Potensi manfaat dari vaksinasi COVID-19 tidak hanya dirasakan oleh orang yang menerima vaksin tapi juga dirasakan orang-orang di sekelilingnya karena mengurangi kemungkinan mereka terinfeksi oleh orang yang telah divaksinasi. Manfaat potensial ini juga berlanjut setiap hari setelah orang tersebut divaksinasi (dan bila kemudian terpapar virus).   

Perlu disadari bahwa setiap tindakan medis seperti vaksinasi memiliki potensi bahaya dan manfaat. Sehingga penting bagi masing-masing individu untuk mencari dan mendapat informasi yang lengkap mengenai potensi bahaya dan manfaat vaksin-vaksin yang akan diberikan untuk mereka. Dalam artikel ini, kami mencoba menjabarkan potensi bahaya dan manfaat vaksin AstraZeneca berdasarkan data dari Inggris Raya untuk dapat dijadikan bahan pertimbangan.
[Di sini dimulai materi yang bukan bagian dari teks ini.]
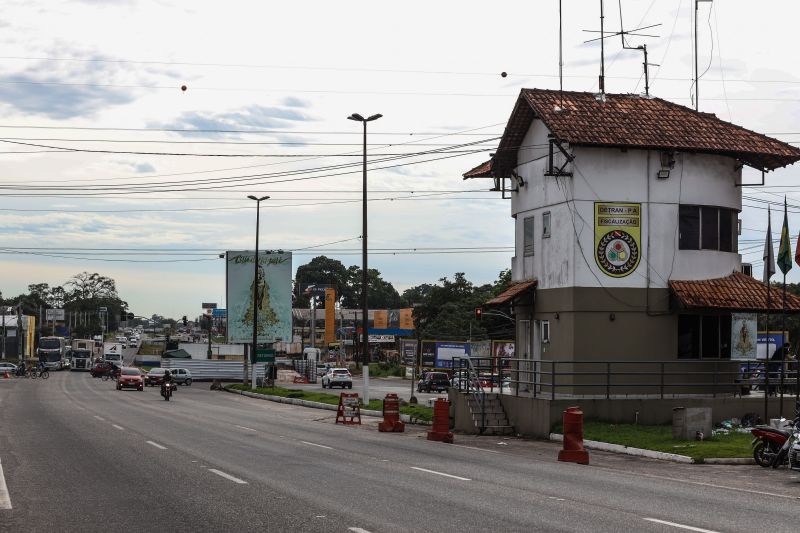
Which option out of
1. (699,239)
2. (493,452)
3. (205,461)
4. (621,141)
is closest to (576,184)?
(621,141)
Namun hal-hal lain yang juga perlu dijadikan bahan pertimbangan adalah: KIPI lain yang dapat terjadi, risiko individu mengalami KIPI tersebut (contoh: riwayat penyakit kekentalan darah, riwayat alergi), dan ke mana harus melapor dan mendapatkan penanganan. Konsultasikan kepada tenaga kesehatan yang bertanggung jawab atas vaksinasi Anda.